▶ [Written exercise]
Retype, exactly as written, every line from the one containing "What is the distance" through the last line of the records below, both included; skip the pictures.

▶ [Dataset records]
((

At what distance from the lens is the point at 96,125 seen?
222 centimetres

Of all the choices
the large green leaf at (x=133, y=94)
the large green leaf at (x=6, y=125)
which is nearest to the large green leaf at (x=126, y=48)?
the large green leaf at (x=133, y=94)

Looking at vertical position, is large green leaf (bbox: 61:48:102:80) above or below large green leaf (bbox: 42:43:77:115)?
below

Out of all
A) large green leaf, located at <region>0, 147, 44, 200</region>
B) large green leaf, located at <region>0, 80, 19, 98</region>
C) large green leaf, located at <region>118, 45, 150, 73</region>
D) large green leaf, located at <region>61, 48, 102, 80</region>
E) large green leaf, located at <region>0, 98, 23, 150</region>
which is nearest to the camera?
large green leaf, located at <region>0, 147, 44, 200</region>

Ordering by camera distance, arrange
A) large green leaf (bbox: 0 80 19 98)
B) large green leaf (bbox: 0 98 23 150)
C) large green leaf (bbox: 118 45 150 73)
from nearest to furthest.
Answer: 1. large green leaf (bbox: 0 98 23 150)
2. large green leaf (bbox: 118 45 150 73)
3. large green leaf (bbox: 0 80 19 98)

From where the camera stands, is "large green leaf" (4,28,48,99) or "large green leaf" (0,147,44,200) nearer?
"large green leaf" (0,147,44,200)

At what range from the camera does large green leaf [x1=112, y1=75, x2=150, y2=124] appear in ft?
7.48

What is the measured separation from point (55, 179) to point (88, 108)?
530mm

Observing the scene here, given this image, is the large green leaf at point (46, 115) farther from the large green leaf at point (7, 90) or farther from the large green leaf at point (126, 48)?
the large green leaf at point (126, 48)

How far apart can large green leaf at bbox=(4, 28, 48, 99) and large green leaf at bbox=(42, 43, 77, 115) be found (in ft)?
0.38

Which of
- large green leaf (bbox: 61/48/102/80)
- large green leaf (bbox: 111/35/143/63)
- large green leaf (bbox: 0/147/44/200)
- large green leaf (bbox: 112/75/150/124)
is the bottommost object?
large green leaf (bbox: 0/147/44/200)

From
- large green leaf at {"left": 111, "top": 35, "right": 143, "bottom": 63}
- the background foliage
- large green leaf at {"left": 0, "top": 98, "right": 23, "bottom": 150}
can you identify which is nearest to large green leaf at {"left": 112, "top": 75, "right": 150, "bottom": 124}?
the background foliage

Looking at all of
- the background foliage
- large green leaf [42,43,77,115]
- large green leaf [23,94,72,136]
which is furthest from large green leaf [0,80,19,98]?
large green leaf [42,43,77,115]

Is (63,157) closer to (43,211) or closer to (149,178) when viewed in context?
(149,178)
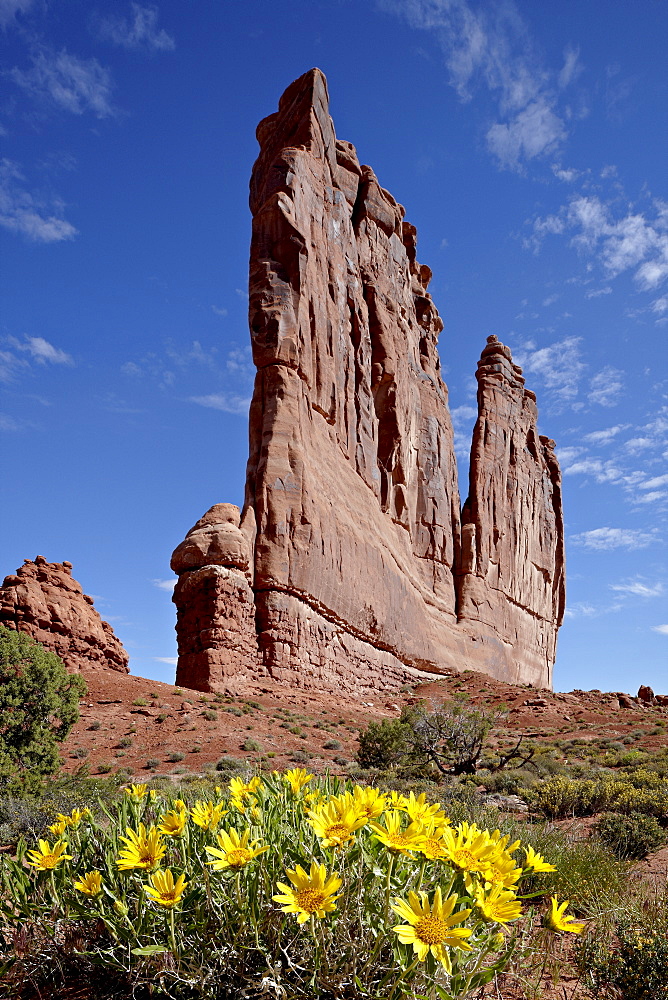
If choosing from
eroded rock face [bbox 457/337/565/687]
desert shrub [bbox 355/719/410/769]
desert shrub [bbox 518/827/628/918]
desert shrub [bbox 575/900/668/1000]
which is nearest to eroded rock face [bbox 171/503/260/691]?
desert shrub [bbox 355/719/410/769]

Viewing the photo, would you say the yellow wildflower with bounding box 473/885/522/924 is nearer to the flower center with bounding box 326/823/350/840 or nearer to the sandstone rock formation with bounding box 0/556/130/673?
the flower center with bounding box 326/823/350/840

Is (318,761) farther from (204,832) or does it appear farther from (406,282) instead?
(406,282)

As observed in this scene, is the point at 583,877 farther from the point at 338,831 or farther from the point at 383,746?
the point at 383,746

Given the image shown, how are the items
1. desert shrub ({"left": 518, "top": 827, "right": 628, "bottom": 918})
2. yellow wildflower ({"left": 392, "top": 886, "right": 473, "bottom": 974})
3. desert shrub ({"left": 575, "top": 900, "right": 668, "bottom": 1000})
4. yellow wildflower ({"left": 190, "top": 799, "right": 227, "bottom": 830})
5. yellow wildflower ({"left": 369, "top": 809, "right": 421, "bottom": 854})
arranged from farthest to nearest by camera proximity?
1. desert shrub ({"left": 518, "top": 827, "right": 628, "bottom": 918})
2. desert shrub ({"left": 575, "top": 900, "right": 668, "bottom": 1000})
3. yellow wildflower ({"left": 190, "top": 799, "right": 227, "bottom": 830})
4. yellow wildflower ({"left": 369, "top": 809, "right": 421, "bottom": 854})
5. yellow wildflower ({"left": 392, "top": 886, "right": 473, "bottom": 974})

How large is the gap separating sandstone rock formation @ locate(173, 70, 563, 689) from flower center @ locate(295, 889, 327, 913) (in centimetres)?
2043

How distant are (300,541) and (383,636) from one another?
29.6ft

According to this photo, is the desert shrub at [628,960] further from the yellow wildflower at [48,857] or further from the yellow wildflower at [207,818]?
the yellow wildflower at [48,857]

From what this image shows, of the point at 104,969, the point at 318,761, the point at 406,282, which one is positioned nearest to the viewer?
the point at 104,969

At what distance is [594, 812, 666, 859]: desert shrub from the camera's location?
5961 millimetres

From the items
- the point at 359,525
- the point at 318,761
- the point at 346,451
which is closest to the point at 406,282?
the point at 346,451

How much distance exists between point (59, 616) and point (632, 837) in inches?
707

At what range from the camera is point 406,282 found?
142 ft

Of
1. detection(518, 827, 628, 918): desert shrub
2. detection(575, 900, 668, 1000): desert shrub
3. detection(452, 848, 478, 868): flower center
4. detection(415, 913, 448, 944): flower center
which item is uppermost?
detection(452, 848, 478, 868): flower center

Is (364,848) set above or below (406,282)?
below
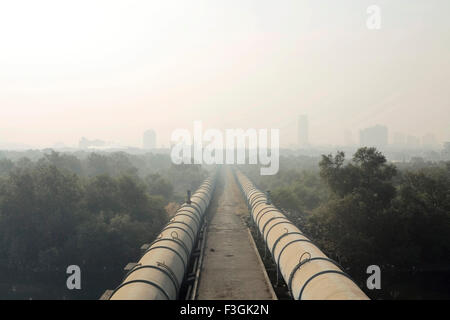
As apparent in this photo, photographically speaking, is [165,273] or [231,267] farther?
[231,267]

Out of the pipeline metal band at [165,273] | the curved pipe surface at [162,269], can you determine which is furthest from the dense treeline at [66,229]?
the pipeline metal band at [165,273]

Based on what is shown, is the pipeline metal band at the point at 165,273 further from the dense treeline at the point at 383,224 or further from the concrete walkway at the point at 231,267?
the dense treeline at the point at 383,224

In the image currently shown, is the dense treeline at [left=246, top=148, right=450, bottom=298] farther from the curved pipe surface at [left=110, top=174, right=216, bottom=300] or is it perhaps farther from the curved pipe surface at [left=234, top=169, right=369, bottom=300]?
the curved pipe surface at [left=110, top=174, right=216, bottom=300]

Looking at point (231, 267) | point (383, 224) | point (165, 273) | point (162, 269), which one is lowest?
point (231, 267)

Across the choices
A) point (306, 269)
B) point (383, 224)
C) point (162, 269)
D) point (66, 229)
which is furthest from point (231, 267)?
point (66, 229)

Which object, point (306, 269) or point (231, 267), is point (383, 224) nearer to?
point (231, 267)

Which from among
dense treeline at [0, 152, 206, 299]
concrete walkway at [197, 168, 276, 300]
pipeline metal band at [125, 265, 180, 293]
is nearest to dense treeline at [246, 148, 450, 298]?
concrete walkway at [197, 168, 276, 300]
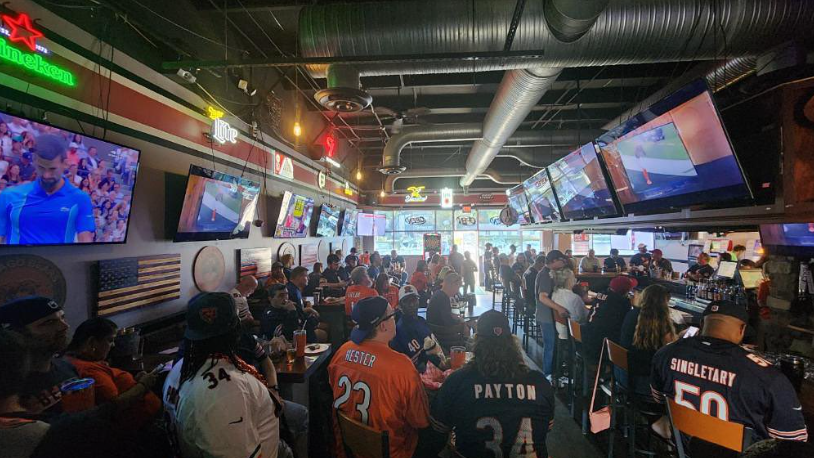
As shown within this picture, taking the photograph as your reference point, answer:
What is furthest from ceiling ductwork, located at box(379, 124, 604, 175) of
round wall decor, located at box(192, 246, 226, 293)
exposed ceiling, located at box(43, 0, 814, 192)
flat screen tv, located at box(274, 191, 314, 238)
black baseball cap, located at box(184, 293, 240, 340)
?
black baseball cap, located at box(184, 293, 240, 340)

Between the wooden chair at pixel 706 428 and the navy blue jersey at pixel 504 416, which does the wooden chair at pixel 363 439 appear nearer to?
the navy blue jersey at pixel 504 416

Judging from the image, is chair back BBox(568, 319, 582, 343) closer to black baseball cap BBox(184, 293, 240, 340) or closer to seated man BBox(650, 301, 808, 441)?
seated man BBox(650, 301, 808, 441)

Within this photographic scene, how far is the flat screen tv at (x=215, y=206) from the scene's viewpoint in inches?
157

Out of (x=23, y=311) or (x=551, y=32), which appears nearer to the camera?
(x=23, y=311)

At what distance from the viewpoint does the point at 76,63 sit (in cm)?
284

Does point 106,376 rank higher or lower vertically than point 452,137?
lower

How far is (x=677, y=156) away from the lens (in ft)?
9.86

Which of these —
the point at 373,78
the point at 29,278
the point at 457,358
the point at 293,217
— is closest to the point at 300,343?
the point at 457,358

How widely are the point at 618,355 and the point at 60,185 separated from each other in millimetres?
4867

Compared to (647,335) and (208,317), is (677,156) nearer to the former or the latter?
(647,335)

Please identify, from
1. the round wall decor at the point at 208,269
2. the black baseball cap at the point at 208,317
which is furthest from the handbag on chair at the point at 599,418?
the round wall decor at the point at 208,269

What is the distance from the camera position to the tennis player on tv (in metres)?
2.32

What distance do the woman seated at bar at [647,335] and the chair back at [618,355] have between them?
4 centimetres

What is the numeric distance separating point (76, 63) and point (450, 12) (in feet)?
11.0
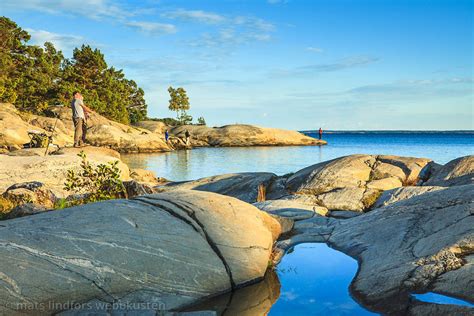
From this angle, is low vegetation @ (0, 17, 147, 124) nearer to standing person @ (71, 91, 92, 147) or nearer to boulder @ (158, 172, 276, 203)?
standing person @ (71, 91, 92, 147)

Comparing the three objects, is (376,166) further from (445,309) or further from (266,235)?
(445,309)

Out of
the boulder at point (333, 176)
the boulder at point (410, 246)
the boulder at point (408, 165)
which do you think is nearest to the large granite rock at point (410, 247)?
the boulder at point (410, 246)

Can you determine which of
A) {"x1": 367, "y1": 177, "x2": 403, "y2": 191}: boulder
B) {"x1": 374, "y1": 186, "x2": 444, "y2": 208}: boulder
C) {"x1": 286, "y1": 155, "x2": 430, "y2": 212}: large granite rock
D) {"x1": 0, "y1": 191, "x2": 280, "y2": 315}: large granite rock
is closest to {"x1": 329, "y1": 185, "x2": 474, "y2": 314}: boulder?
{"x1": 0, "y1": 191, "x2": 280, "y2": 315}: large granite rock

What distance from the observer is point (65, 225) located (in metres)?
6.49

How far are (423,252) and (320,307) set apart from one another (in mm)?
1784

))

▶ [Final result]
What is the distance from the camera position to the tennis player on tv (in metres)?
2.32

What distance do the woman seated at bar at [647,335] and the chair back at [618,355] have between them?
4 centimetres

What is the numeric distance separating point (76, 63) and point (450, 12) (in feet)?
11.0
From this angle, is low vegetation @ (0, 17, 147, 124) nearer to standing person @ (71, 91, 92, 147) or nearer to boulder @ (158, 172, 276, 203)?
standing person @ (71, 91, 92, 147)

Comparing the three objects, is (376,166) further from (445,309) or further from (266,235)?
(445,309)

Out of
the boulder at point (333, 176)
the boulder at point (410, 246)
the boulder at point (408, 165)
which do you think is nearest to the large granite rock at point (410, 247)?
the boulder at point (410, 246)

Can you determine which of
A) {"x1": 367, "y1": 177, "x2": 403, "y2": 191}: boulder
B) {"x1": 374, "y1": 186, "x2": 444, "y2": 208}: boulder
C) {"x1": 286, "y1": 155, "x2": 430, "y2": 212}: large granite rock
D) {"x1": 0, "y1": 191, "x2": 280, "y2": 315}: large granite rock
is closest to {"x1": 329, "y1": 185, "x2": 474, "y2": 314}: boulder?
{"x1": 0, "y1": 191, "x2": 280, "y2": 315}: large granite rock

What distance from the observer is point (65, 225) located (in metres)?
6.49

How far are (423,252) and (320,307) set apart from one another (in mm)?
1784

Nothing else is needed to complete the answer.